Todo ese procedimiento llevó unas horas y, en el preciso momento en que terminamos, alguien se me acercó y me dijo: «En el puerto hay unas personas en una embarcación, que dicen que usted les prometió que no se quedaría mucho tiempo y quieren salir ahora mismo hacia Pangai». Como sentía que todo estaba en orden, regresé a la embarcación y partimos para allá. Hubo buen viento y esa misma noche ya me encontraba en Pangai para cumplir con los compromisos que tenía.

Esa noche, escribí en mi diario: «Tuve algunos problemas para regresar de Foa a Pangai. Tuve que ir a Uiha, pero con la ayuda del Señor, regresé justo a tiempo para la reunión que tenía aquí».

Al meditar acerca de lo ocurrido, sentí aún más gratitud hacia el Señor. Contemplé cuidadosamente lo ocurrido con el misionero de Uiha. Afortunadamente, los acuerdos funcionaron y nunca volvimos a tener un problema de esa índole. Seguimos trabajando con aquel misionero y él pudo terminar su misión.

Cuando nos arriesgamos y pasamos por una experiencia angustiosa por la causa del Señor, y si dura no sólo unos minutos sino horas y horas, nos sucede algo especial. Me imagino que el caminar dificultosamente a través del lodo, ser zarandeados por las olas, ser lanzados de un caballo y luchar por la propia vida nos ablanda; uno siente un agradecimiento sincero a Dios por haberle preservado la vida. Sé que mis compañeros sentían lo mismo.

Me he preguntado si podremos oír esa voz, recibir esas instrucciones o tener ese tipo de guía si nos encontramos en circunstancias diferentes. Quizá sean necesarias estas experiencias que nos ablandan a fin de ser suficientemente receptivos y realmente escuchar. A pesar de que la mayor parte de lo que sucedió tuvo que ver con lo físico, fue el Espíritu el que me dio dominio y poder.

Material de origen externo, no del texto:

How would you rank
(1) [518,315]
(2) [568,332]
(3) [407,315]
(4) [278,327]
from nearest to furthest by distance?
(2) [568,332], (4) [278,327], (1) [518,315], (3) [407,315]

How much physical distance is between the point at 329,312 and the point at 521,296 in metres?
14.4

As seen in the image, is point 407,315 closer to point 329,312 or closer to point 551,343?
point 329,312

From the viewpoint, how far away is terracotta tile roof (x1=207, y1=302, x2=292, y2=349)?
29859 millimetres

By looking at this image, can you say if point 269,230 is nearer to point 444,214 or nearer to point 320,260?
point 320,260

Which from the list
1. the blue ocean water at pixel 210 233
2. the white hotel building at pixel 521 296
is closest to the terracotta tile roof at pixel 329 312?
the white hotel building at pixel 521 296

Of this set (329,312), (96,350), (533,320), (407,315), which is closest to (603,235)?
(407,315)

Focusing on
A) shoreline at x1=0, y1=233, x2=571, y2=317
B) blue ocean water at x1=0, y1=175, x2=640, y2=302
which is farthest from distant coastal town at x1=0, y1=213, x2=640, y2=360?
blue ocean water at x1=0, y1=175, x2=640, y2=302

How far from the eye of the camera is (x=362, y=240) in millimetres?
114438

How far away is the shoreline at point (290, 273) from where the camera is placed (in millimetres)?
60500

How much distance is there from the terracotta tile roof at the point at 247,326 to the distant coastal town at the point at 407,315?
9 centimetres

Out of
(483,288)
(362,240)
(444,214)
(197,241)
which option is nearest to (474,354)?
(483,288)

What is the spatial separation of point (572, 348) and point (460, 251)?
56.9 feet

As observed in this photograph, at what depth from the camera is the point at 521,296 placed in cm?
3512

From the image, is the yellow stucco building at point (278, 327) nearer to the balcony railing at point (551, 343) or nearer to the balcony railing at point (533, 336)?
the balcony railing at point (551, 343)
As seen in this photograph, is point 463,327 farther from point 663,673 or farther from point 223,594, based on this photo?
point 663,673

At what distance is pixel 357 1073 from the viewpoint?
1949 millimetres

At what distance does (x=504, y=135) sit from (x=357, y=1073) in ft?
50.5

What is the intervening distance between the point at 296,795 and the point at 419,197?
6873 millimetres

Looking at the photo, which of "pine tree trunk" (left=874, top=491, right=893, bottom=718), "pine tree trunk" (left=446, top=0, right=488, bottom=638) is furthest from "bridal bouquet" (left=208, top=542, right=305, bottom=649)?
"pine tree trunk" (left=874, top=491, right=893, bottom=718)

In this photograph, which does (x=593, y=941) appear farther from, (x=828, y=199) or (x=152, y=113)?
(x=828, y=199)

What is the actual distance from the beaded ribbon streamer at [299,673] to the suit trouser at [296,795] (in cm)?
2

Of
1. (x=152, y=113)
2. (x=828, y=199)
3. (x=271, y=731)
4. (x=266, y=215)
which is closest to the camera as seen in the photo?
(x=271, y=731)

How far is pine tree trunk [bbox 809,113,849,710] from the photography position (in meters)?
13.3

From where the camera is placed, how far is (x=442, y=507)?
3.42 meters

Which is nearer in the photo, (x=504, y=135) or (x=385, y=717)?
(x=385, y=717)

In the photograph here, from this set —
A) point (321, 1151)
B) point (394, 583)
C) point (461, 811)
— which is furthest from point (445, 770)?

En retrospectiva, todo aquello fue un milagro; sé que las circunstancias físicas de conseguir un bote que fuera a Uiha tan rápidamente, de tener la fuerza para nadar hasta la costa, y luego correr y detener a aquellos hombres furiosos en el momento preciso sólo pueden haber venido de Dios. Únicamente el poder del Espíritu podía haberme habilitado para mandar a aquellos hombres que se detuvieran y lograr que me obedecieran. Sólo el poder del Espíritu podría haber hecho que las personas que iban en el bote, y que no eran miembros de la Iglesia, aceptaran llevarme hasta Uiha, me esperaran allí y luego me llevaran de regreso a Pangai, a tiempo para cumplir con mi compromiso. Aún me maravilla pensar en todo lo que tenía que ocurrir de una manera precisa y resultó exactamente así.

En aquel momento, todo parecía natural y lógico, y mi preocupación principal era regresar a Pangai a tiempo para no faltar al compromiso que tenía. Todavía sigo sin saber por qué ocurrió todo de esa manera pero, fuera por lo que fuere, me parece que a aquel difunto hermano fiel se le había dado la responsabilidad de encargarse de esa situación en particular. Me imagino que los tonganos que se encuentran del otro lado del velo tienen tanta fe como sus coterráneos que se encuentran aquí. ¡Qué agradecido estaba por la forma en que resultó todo! Los demás no hicieron muchos comentarios al respecto; ellos se toman las cosas con calma, no cuestionan nada, solo se limitan a actuar.

Pedimos a unos miembros que se dirigían a Foa que llevaran los caballos de regreso a Fotua al día siguiente. Un tiempo después, regresé a Foa y volví a agradecer a los miembros el habernos prestado los caballos; les dije que esperaba que no hubieran quedado demasiado cansados y me contestaron que los animales estaban bien y que en cualquier momento que los necesitara, no tenía más que avisarles.

Cuando ya me iba, uno de los miembros me dijo: «Supe que le resultó difícil regresar a Pangai, pero me alegro de que al fin todo haya salido bien. De todos modos, no me extraña, ya que a los misioneros las cosas les salen bien». En aquel momento deseé que eso fuera siempre cierto.